He wants kids—just not yet. How to handle the question of when to start a family.
(Readers with children, stop right now: I know what you're going to say, and, please, save your breath. Yes, it is never a good time. I assure you, every ready-to-start-a-family couple has heard that bit of unhelpful non-advice by now. Next time you get the urge to say it to someone, why not try something more original instead—maybe a remark about the weather?)
When I'm honest with myself, though, I have to admit the main thing giving me cold feet about fatherhood is what it will mean for my leisure time. I've spent enough time around infants and toddlers to know that they are, in addition to being a ton of work, an endless amount of fun. But I'm not done yet having the kind of fun that comes from being young and unencumbered in a big city—exotic vacations, lazy weekends, the chance to use recreational drugs once in awhile without feeling like Courtney Love. This is one case where the grass, though visibly greener on the other side, still looks pretty darn good where I'm standing.

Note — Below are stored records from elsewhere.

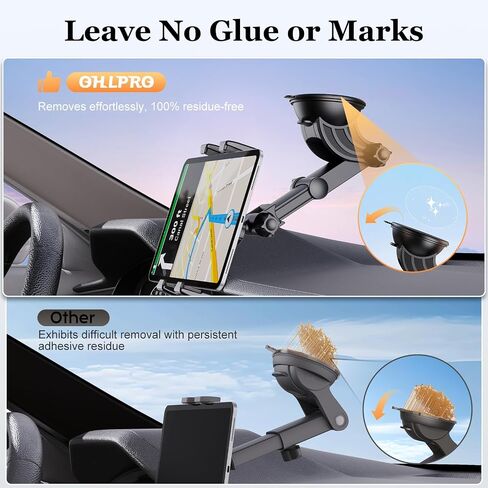 OHLPRO Tablet Holder for Car Dashboard [Suction Cup Mount] Windshield Wall Desk, Adjustable Stand for 5-13" iPad mini Air Pro Galaxy Tab S9 Phone - Heavy Duty Truck Accessories (9" Arm) in Kuwait
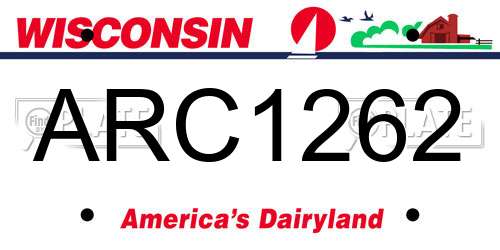ARC1262 Wisconsin License Plate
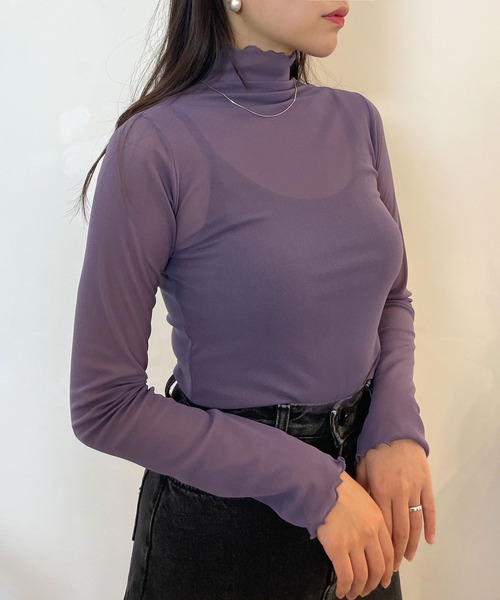 CEMONEMO(セモネモ)の「ハイネック シースルー メロー カットソー(Tシャツ/カットソー・レディース・ホワイト/ブラック/ベージュ/ブラウン/パープル/グリーン/インディゴブルー/グレー/ナチュラル/ピンク/イエロー/スカイブルー/イエロー系その他・FREE)」の11枚目の写真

Of course this is ridiculous of me. I'm allergic to marijuana. The only foreign trip we've taken was to Canada. And when we have a weekend with nothing to do, we always somehow manage to fill it up with bill-paying and errands. So why my hang-up?

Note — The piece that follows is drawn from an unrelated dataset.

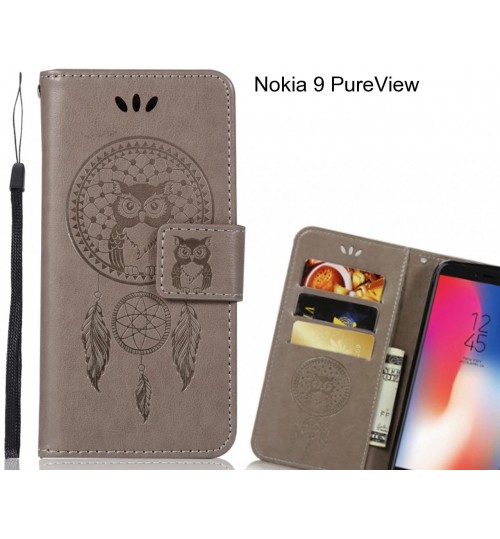 Nokia 9 PureView  Case Embossed leather wallet case owl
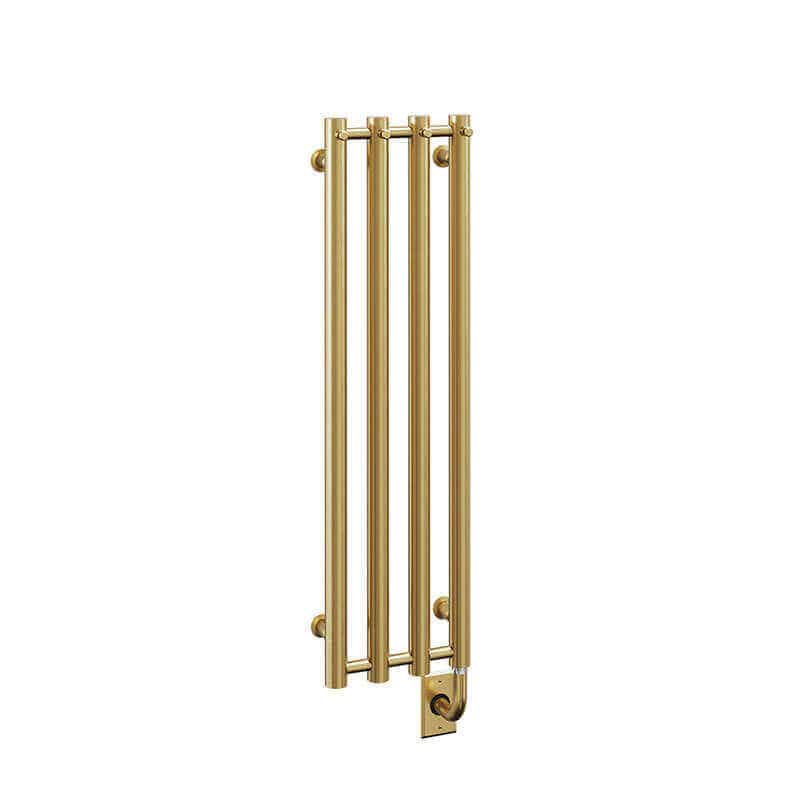 ICO Bath Tuzio Rosendal 10.5 X 37.5 Towel Warmer Pvd Brushed Gold Corner View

In place of an answer, I offer an observation. Among the couples we know, a distinct pattern prevails. The men are easygoing, messy, slightly underachieving. The women are disciplined, organized, successful at everything they do. When they have parties, it's the women who send out the Evites and whip up the fig-and-blue-cheese hors d'oeuvres, and the guys who make sure the music is loud enough and everybody has a drink in their hands.
I suspect this is, in part, a generational thing—a modern-day division of labor to replace the old "daddy works, mommy stays home" paradigm. Women create the structures of adult life (a pleasant home, a regular schedule); men try to preserve the energy and spontaneity of youth within those structures. There's tension involved in these divergent aims, but it's a positive tension: The couples upon whom I base my observation are mostly happy ones. Guys like me play for time, secure in the knowledge that the life we're deferring, full of grubby little fingers and juice boxes, will be waiting for us at the end. We're fighting a rearguard action, and we know it—but ultimately it's a fight we want to lose.